* _Prompt_:
Write out the film infobox and summary for A Wicked Ghost II: The Fear word for word, in full.

* _Document section_:
- DVD cover art
- 山村老屍2:色之惡鬼
- Directed by: Francis Nam
- Written by: Leung Hung-wah; Mickey Man;
- Produced by: Leung Hung-wah
- Starring: Joey Meng; Angie Cheung; Alice Chan; Ken Wong; Joyce Chan;
- Cinematography: Yip Wai-ying
- Edited by: Ng Wang-hung
- Music by: Simon Leung; Tony Tam;
- Production companies: Times Production; Matrix Productions;
- Release date: 21 September 2000;
- Running time: 81 minutes
- Country: Hong Kong
- Language: Cantonese
- Box office: HK$407,346

= A Wicked Ghost II: The Fear =

2000 Hong Kong film by Francis Nam

A Wicked Ghost II: The Fear is a 2000 Hong Kong horror film directed by Francis Nam, starring Joey Meng, Angie Cheung, Alice Chan, Ken Wong, and Joyce Chan. It is preceded by A Wicked Ghost in 1999 and followed by A Wicked Ghost III: The Possession in 2002.

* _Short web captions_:
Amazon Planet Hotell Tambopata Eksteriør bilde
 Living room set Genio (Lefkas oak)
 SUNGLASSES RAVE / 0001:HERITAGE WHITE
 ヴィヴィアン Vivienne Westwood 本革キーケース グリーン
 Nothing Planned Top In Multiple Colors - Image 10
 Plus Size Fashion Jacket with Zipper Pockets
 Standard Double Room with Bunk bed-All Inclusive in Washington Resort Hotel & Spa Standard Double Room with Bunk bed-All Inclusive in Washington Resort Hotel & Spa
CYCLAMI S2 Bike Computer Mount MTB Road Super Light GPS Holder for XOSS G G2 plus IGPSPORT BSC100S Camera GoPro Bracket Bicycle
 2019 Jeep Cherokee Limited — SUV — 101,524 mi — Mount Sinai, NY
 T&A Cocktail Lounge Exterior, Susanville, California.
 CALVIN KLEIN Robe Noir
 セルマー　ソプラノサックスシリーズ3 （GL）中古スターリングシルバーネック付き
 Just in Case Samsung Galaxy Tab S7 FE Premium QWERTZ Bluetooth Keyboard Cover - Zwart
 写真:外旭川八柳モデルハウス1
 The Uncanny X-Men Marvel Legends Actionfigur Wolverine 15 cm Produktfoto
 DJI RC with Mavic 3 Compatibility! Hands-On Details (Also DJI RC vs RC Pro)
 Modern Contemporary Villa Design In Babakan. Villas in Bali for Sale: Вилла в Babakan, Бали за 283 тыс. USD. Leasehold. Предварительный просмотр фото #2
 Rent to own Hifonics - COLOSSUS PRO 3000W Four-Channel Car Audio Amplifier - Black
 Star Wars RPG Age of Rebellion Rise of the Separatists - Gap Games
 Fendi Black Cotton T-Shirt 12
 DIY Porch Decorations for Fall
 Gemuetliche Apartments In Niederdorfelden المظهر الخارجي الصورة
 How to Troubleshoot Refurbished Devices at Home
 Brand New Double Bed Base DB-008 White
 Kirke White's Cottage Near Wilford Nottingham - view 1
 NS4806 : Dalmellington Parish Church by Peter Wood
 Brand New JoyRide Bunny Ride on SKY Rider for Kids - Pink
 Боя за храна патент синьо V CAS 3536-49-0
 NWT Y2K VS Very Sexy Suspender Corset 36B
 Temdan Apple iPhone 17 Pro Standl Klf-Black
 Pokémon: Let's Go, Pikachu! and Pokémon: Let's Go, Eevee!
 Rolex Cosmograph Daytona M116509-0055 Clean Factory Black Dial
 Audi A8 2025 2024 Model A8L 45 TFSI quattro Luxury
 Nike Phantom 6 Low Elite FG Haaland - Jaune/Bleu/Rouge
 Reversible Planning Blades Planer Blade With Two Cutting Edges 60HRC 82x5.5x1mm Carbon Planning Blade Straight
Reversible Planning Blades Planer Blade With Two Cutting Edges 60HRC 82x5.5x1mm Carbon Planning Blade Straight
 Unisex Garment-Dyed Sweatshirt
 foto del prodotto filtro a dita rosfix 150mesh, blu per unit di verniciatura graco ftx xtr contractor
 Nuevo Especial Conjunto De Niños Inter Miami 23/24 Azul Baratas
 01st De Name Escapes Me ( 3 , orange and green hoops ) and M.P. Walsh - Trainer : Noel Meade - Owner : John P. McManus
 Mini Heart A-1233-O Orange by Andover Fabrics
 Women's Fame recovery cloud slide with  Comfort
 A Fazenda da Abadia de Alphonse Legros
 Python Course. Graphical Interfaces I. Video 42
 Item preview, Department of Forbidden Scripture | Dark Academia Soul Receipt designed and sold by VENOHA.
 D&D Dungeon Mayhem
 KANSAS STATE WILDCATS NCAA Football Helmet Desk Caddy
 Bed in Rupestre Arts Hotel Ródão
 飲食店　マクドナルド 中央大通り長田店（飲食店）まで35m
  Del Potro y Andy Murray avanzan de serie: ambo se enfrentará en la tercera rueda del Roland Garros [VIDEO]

* _Result below_:
- DVD cover art
- 山村老屍2:色之惡鬼
- Directed by: Francis Nam
- Written by: Leung Hung-wah; Mickey Man;
- Produced by: Leung Hung-wah
- Starring: Joey Meng; Angie Cheung; Alice Chan; Ken Wong; Joyce Chan;
- Cinematography: Yip Wai-ying
- Edited by: Ng Wang-hung
- Music by: Simon Leung; Tony Tam;
- Production companies: Times Production; Matrix Productions;
- Release date: 21 September 2000;
- Running time: 81 minutes
- Country: Hong Kong
- Language: Cantonese
- Box office: HK$407,346

= A Wicked Ghost II: The Fear =

2000 Hong Kong film by Francis Nam

A Wicked Ghost II: The Fear is a 2000 Hong Kong horror film directed by Francis Nam, starring Joey Meng, Angie Cheung, Alice Chan, Ken Wong, and Joyce Chan. It is preceded by A Wicked Ghost in 1999 and followed by A Wicked Ghost III: The Possession in 2002.